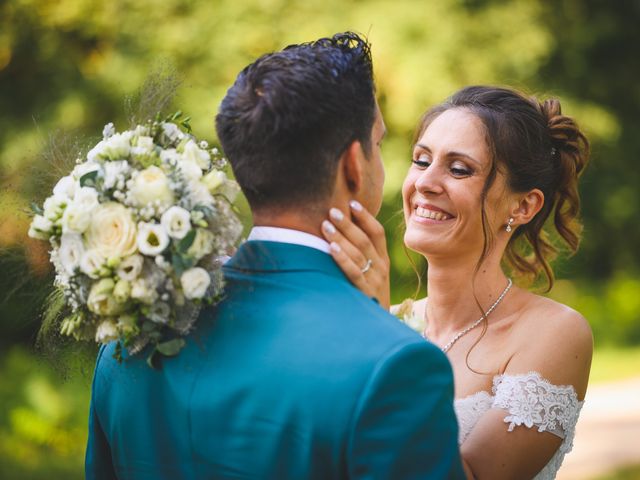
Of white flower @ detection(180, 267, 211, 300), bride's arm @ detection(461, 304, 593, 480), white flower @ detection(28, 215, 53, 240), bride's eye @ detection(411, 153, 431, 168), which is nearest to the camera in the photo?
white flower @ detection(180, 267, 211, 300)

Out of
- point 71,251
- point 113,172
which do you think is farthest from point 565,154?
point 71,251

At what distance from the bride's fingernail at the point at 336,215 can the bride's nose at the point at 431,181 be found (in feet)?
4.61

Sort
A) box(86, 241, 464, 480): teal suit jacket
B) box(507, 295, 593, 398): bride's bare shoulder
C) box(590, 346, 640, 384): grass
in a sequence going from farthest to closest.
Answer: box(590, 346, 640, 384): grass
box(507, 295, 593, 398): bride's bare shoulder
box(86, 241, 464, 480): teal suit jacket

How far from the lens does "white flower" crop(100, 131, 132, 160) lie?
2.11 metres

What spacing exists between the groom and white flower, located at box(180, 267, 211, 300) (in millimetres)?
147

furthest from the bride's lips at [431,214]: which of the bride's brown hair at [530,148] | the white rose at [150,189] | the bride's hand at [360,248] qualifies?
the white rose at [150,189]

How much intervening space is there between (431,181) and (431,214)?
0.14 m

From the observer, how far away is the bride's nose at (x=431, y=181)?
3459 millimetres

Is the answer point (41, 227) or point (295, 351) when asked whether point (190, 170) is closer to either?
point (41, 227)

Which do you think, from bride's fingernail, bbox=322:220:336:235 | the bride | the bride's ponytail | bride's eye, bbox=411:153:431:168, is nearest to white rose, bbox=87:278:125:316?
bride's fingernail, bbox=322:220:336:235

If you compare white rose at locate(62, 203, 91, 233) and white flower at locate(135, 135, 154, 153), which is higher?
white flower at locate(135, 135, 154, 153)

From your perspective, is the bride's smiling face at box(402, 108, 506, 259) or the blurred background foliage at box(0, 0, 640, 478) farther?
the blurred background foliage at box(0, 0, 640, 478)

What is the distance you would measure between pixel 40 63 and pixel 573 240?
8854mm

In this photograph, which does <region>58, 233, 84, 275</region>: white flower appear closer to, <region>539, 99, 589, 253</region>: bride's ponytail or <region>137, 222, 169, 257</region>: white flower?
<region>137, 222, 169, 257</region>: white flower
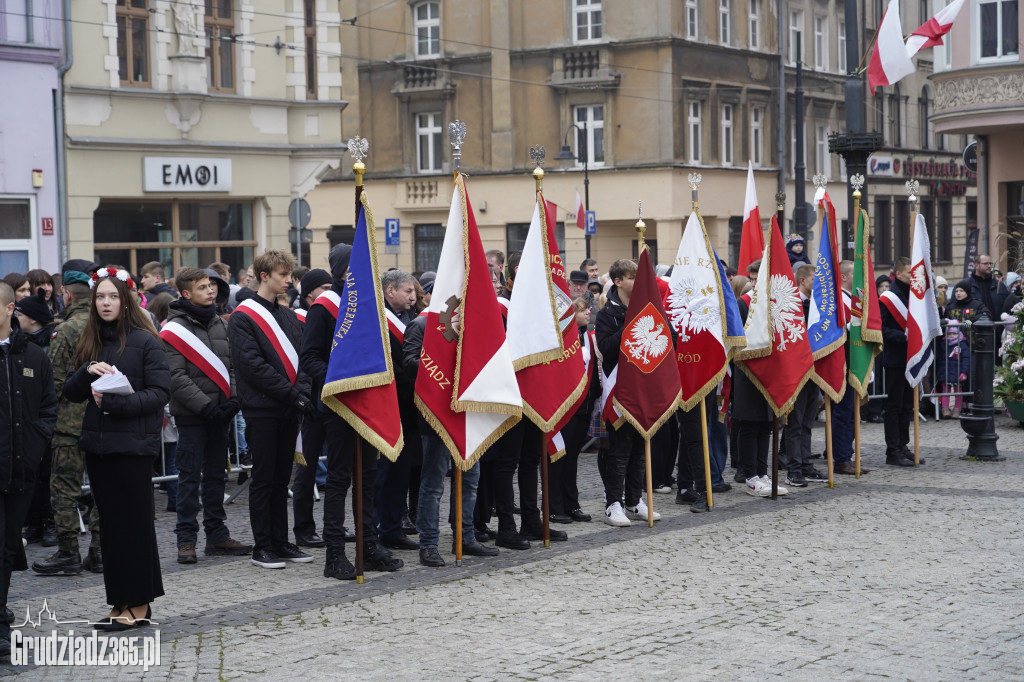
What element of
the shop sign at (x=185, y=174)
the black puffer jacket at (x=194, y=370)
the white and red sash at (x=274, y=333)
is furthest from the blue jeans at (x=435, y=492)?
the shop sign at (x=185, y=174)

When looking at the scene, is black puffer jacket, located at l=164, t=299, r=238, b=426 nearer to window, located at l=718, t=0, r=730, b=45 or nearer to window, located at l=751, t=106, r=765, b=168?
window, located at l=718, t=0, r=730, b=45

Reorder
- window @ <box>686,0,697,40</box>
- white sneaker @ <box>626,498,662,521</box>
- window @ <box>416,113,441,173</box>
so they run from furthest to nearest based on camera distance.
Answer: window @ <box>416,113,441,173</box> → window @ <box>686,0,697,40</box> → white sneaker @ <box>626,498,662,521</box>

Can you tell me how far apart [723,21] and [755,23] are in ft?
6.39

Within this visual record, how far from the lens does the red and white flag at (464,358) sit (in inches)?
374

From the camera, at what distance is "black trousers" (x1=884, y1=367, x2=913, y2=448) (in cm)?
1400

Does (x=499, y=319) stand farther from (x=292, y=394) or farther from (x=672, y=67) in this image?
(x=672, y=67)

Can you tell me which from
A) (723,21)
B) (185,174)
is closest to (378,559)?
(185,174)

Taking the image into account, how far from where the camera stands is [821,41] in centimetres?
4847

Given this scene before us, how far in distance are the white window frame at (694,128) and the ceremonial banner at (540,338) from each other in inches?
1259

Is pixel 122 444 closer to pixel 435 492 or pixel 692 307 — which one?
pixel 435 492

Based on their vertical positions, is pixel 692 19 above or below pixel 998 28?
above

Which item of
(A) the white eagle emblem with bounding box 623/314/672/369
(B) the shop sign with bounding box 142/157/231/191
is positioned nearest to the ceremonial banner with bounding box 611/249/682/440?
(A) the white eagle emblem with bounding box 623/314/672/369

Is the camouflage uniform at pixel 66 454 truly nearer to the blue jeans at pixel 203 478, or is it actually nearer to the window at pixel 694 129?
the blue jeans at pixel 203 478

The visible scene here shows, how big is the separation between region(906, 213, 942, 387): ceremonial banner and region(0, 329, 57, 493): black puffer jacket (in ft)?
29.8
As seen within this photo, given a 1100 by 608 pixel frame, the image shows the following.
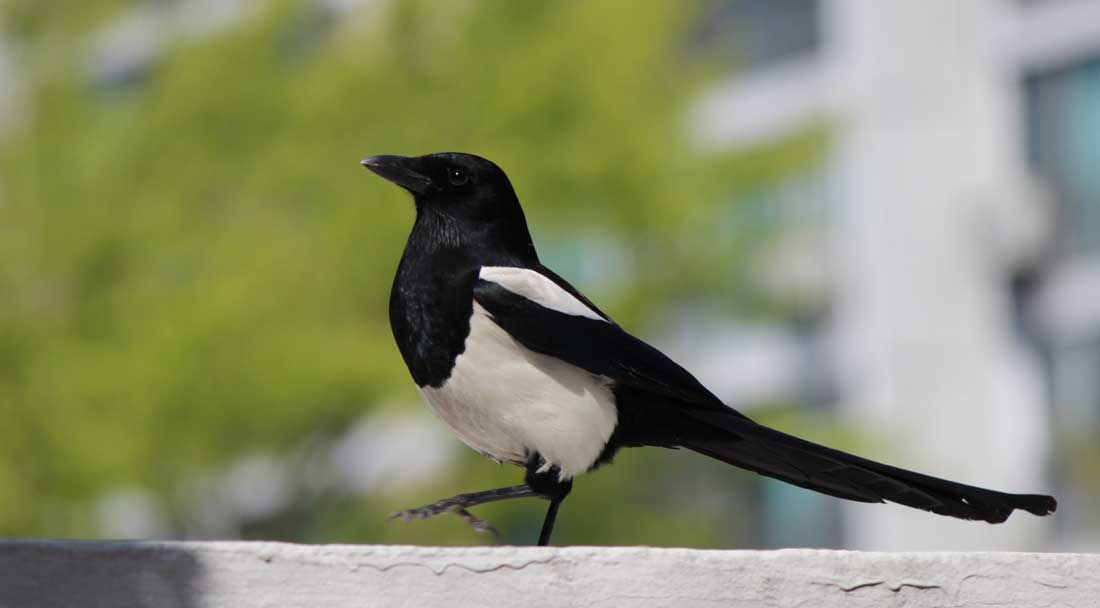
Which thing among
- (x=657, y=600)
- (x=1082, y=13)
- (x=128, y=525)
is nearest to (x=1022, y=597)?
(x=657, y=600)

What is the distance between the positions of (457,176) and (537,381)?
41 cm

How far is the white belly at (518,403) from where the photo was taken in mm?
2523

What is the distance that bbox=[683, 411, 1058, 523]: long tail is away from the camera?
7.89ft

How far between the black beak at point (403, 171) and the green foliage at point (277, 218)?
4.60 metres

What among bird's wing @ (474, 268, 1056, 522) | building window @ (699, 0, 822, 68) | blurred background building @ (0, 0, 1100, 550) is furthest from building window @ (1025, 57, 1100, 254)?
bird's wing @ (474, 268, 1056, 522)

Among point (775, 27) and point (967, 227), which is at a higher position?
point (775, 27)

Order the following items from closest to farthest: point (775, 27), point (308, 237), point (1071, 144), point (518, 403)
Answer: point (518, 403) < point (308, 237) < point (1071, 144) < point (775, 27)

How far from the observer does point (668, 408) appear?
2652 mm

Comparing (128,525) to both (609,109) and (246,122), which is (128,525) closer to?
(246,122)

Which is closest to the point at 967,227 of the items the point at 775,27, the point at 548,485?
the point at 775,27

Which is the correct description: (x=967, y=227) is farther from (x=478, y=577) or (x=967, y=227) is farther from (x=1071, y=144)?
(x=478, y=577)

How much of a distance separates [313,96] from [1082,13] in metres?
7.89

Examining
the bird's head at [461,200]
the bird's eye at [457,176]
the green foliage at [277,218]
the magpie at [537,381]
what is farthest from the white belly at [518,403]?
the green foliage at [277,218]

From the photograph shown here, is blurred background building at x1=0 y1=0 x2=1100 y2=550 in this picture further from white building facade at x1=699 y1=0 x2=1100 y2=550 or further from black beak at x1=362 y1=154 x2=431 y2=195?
☆ ☆ ☆
### [THE TASK]
Restate the whole listing above exactly, please, omitting every image.

### [EXERCISE RESPONSE]
Of white flower @ detection(180, 267, 211, 300), bride's arm @ detection(461, 304, 593, 480), white flower @ detection(28, 215, 53, 240), bride's eye @ detection(411, 153, 431, 168), which is nearest to the camera in the photo?
white flower @ detection(180, 267, 211, 300)

Out of
- point 71,251
- point 113,172
which do you think is farthest from point 565,154?
point 71,251

At what distance from the bride's fingernail at the point at 336,215 can the bride's nose at the point at 431,181 be found (in feet)?
4.61

Sort
A) box(86, 241, 464, 480): teal suit jacket
B) box(507, 295, 593, 398): bride's bare shoulder
C) box(590, 346, 640, 384): grass
in a sequence going from farthest to closest.
Answer: box(590, 346, 640, 384): grass
box(507, 295, 593, 398): bride's bare shoulder
box(86, 241, 464, 480): teal suit jacket

How far from the lens does "white flower" crop(100, 131, 132, 160) lie?
2.11 metres

What spacing exists between the groom and white flower, located at box(180, 267, 211, 300) (in millimetres)?
147

furthest from the bride's lips at [431,214]: which of the bride's brown hair at [530,148] | the white rose at [150,189] | the bride's hand at [360,248] qualifies?
the white rose at [150,189]

How much intervening space is there between (431,181) and (431,214)?
0.14 m

From the observer, how far away is the bride's nose at (x=431, y=181)?
3459 millimetres

Is the answer point (41, 227) or point (295, 351) when asked whether point (190, 170) is closer to either?
point (41, 227)

Which do you think, from bride's fingernail, bbox=322:220:336:235 | the bride | the bride's ponytail | bride's eye, bbox=411:153:431:168, is nearest to white rose, bbox=87:278:125:316?
bride's fingernail, bbox=322:220:336:235

If you compare white rose at locate(62, 203, 91, 233) and white flower at locate(135, 135, 154, 153), which is higher?
white flower at locate(135, 135, 154, 153)

From your perspective, is the bride's smiling face at box(402, 108, 506, 259) or the blurred background foliage at box(0, 0, 640, 478) farther?
the blurred background foliage at box(0, 0, 640, 478)

What is the distance you would measure between pixel 40 63 and pixel 573 240?
8854mm

In this photograph, which does <region>58, 233, 84, 275</region>: white flower appear closer to, <region>539, 99, 589, 253</region>: bride's ponytail or <region>137, 222, 169, 257</region>: white flower?
<region>137, 222, 169, 257</region>: white flower
What element of
the shop sign at (x=185, y=174)
the black puffer jacket at (x=194, y=370)
the white and red sash at (x=274, y=333)
is furthest from the blue jeans at (x=435, y=492)?
the shop sign at (x=185, y=174)

When looking at the scene, is black puffer jacket, located at l=164, t=299, r=238, b=426 nearer to window, located at l=718, t=0, r=730, b=45 or nearer to window, located at l=751, t=106, r=765, b=168?
window, located at l=718, t=0, r=730, b=45

Reorder
- window @ <box>686,0,697,40</box>
- white sneaker @ <box>626,498,662,521</box>
- window @ <box>416,113,441,173</box>
so they run from furthest to nearest based on camera distance.
Answer: window @ <box>416,113,441,173</box> → window @ <box>686,0,697,40</box> → white sneaker @ <box>626,498,662,521</box>

Can you tell me how far apart [723,21] and [755,23] are in ft?
6.39

Within this visual record, how far from the lens does the red and white flag at (464,358) sit (in inches)?
374

From the camera, at what distance is "black trousers" (x1=884, y1=367, x2=913, y2=448) (in cm)?
1400

Does (x=499, y=319) stand farther from (x=292, y=394) or farther from (x=672, y=67) in this image?
(x=672, y=67)

Can you tell me which from
A) (723,21)
B) (185,174)
is closest to (378,559)?
(185,174)

Taking the image into account, how far from where the camera stands is [821,41] in centimetres?
4847

Given this scene before us, how far in distance are the white window frame at (694,128) and the ceremonial banner at (540,338) from each other in inches?
1259

Is pixel 122 444 closer to pixel 435 492 or pixel 692 307 — which one?
pixel 435 492

Based on their vertical positions, is pixel 692 19 above or below pixel 998 28?
above

Which item of
(A) the white eagle emblem with bounding box 623/314/672/369
(B) the shop sign with bounding box 142/157/231/191
is positioned nearest to the ceremonial banner with bounding box 611/249/682/440?
(A) the white eagle emblem with bounding box 623/314/672/369

Is the camouflage uniform at pixel 66 454 truly nearer to the blue jeans at pixel 203 478, or is it actually nearer to the window at pixel 694 129?
the blue jeans at pixel 203 478

The visible scene here shows, how big is the separation between region(906, 213, 942, 387): ceremonial banner and region(0, 329, 57, 493): black puffer jacket (in ft)?
29.8
As seen within this photo, given a 1100 by 608 pixel frame, the image shows the following.
Which thing among
- (x=657, y=600)
- (x=1082, y=13)
- (x=128, y=525)
is nearest to (x=1022, y=597)?
(x=657, y=600)

What is the distance between the positions of (457,176) and (537,381)?
41 cm

How far is the white belly at (518,403) from where the photo was taken in mm?
2523

What is the distance that bbox=[683, 411, 1058, 523]: long tail is away from the camera?
7.89ft

How far between the black beak at point (403, 171) and the green foliage at point (277, 218)?
4.60 metres

What among bird's wing @ (474, 268, 1056, 522) | building window @ (699, 0, 822, 68) | blurred background building @ (0, 0, 1100, 550) is furthest from building window @ (1025, 57, 1100, 254)?
bird's wing @ (474, 268, 1056, 522)

Among point (775, 27) and point (967, 227), which is at a higher position?
point (775, 27)

Order the following items from closest to farthest: point (775, 27), point (308, 237), point (1071, 144), point (518, 403)
Answer: point (518, 403) < point (308, 237) < point (1071, 144) < point (775, 27)

How far from the observer does point (668, 408) appear?
2652 mm

Comparing (128,525) to both (609,109) and (246,122), which is (128,525) closer to?
(246,122)

Which is closest to the point at 967,227 of the items the point at 775,27, the point at 548,485?
the point at 775,27

Which is the correct description: (x=967, y=227) is farther from (x=478, y=577) or (x=967, y=227) is farther from (x=1071, y=144)?
(x=478, y=577)

How much of a distance separates [313,96] from [1082,13] in metres?
7.89

Examining
the bird's head at [461,200]
the bird's eye at [457,176]
the green foliage at [277,218]
the magpie at [537,381]
what is farthest from the white belly at [518,403]?
the green foliage at [277,218]

From the photograph shown here, is blurred background building at x1=0 y1=0 x2=1100 y2=550 in this picture further from white building facade at x1=699 y1=0 x2=1100 y2=550 or further from black beak at x1=362 y1=154 x2=431 y2=195?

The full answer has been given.